Study hard, work hard, and show up year-after-year, and you can be just about anything you want to be. In the 1950s, that was somewhat true. Today, the schism between the have and have-nots is so vast that in many cases, no amount of hard work or earned street cred will give you equal access to opportunity.

If you're dealt an unlucky hand, as most people are, your options are limited by gatekeepers you’ll never meet, schools and jobs you’ll never have access to. More perplexing still, if you’re dealt a lucky hand, as I was, and if you play your cards right, you enlist into a lifetime of self-sacrifice, ridiculously long work days, and an almost guaranteed inability to enjoy the so-called privileged life you lead.

Why? Because you’re working all the time.

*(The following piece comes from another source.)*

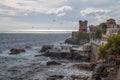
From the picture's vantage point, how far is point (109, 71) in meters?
39.7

Meritocracy, like any ideology, sounds amazing on paper, but falls flat in the real world. It’s as mythical as a unicorn. Catch me if you can. On this week’s show, you’ll meet researcher and writer, Daniel Morkovits, who shares his findings on just how broken this meritocratic system is today. 

Listen & Learn:

  • How average CEO compensation has grown 940% since 1978 while typical worker compensation has risen only 12% during that same time

  • How elite education, more than any other factor, acts as the gating factor into the ruling class 

  • How the best universities brag about sub-10% acceptance rates, essentially engineering an elite class

  • How middle-level jobs are getting completely eliminated by technology leaving only the ruling and working classes on either end of the spectrum

  • How the meritocracy myth is not just unfair, but potentially dangerous as it threatens the safety and happiness of both the haves and have-nots. 

Links & Resources

ABOUT OUR GUEST
Daniel Markovits holds degrees from Yale, London School of Economics and Oxford. He’s on the faculty at Yale Law School, where he publishes on the philosophical foundations of private law, moral and political philosophy, and behavioural economics. His latest book is, The Meritocracy Trap: How America's Foundational Myth Feeds Inequality, Dismantles the Middle Class, and Devours the Elite.